On September 14, 1847, when the authorities of Mexico City had evacuated the population and the forces of American General Winfield Scott, after the capture of Chapultepec, were preparing to take the city, Jarauta helped by other European priests and Mexican military, in disagreement with their government, they put up tough resistance to the Americans, delaying the occupation for at least 72 hours and thereby forcing the possibility of an agreement.

After the fall of Mexico City, on January 19, 1848, Jarauta published a broadside, in Puebla, Viva la Republica Mexicana : Mexicanos, a patriotic call for continuing resistance to the U.S. forces in Mexico.  After the peace treaty of Treaty of Guadalupe Hildalgo was concluded February 2, 1848, Jarauta refused to acknowledge it and disband his troops.  On February 25, 1848, an American force under Gen. Joseph Lane made a forced march which surprised and defeated the force of Padre Jarauta at Zacualtipan in the action of Sequalteplan, but he was able to flee and continue his fight.

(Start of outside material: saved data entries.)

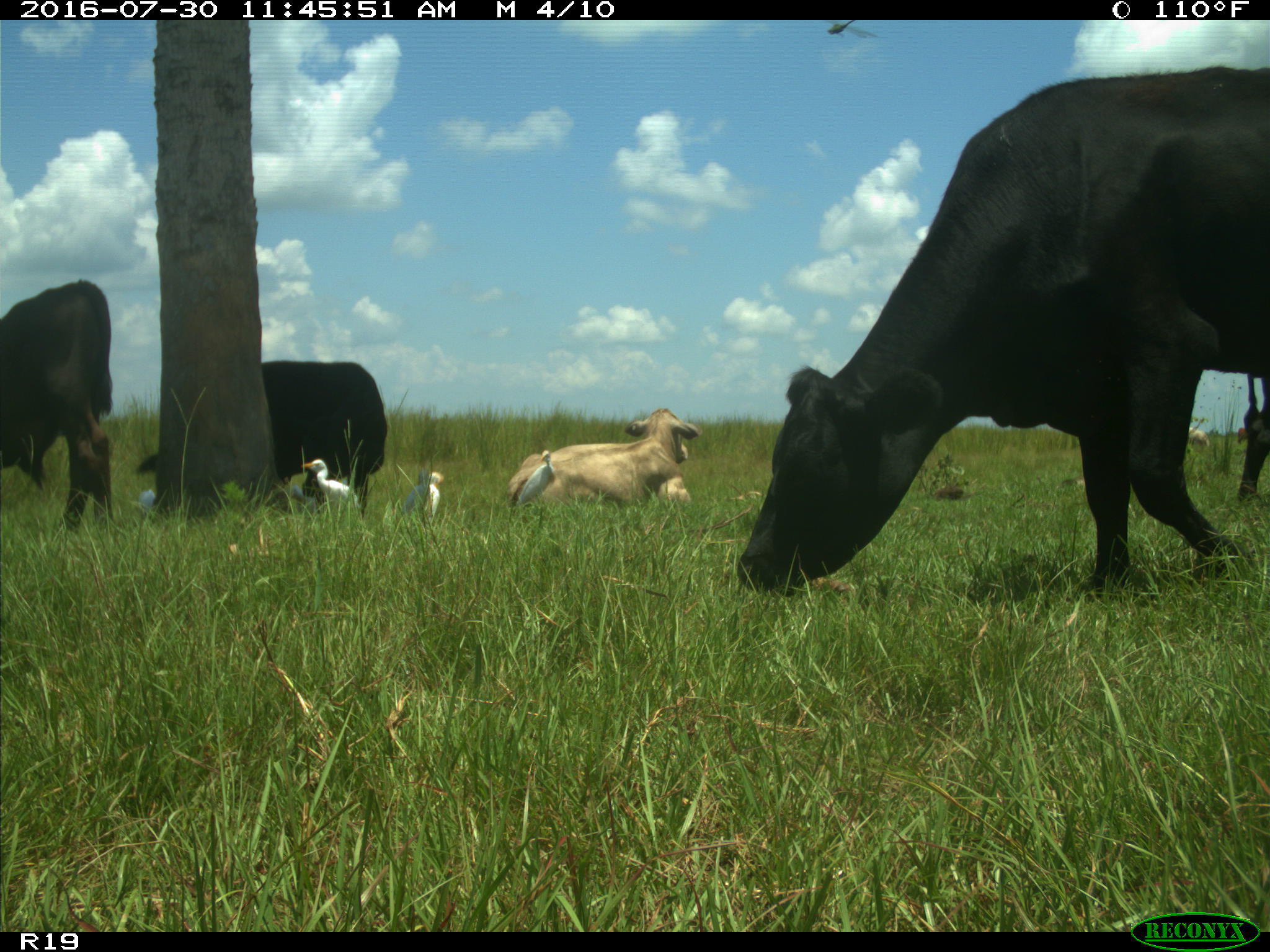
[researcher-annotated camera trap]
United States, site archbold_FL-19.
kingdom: Animalia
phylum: Chordata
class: Mammalia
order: Artiodactyla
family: Bovidae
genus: Bos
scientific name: Bos taurus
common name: domestic cow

Opposed to the treaty and the policies of President Manuel de la Peña y Peña, he joined General Mariano Paredes, Manuel Doblado and others in armed revolt, but they were defeated by the remaining Mexican Army under General Anastasio Bustamante at Guanajuato on July 18, 1848.  Jarauta was captured while on a reconnaissance of the neighborhoods of Mellado and La Valenciana and shot for revolutionary activities on Bustamante's order the next day by Mexican troops in the La Valenciana Mine on July 19, 1848.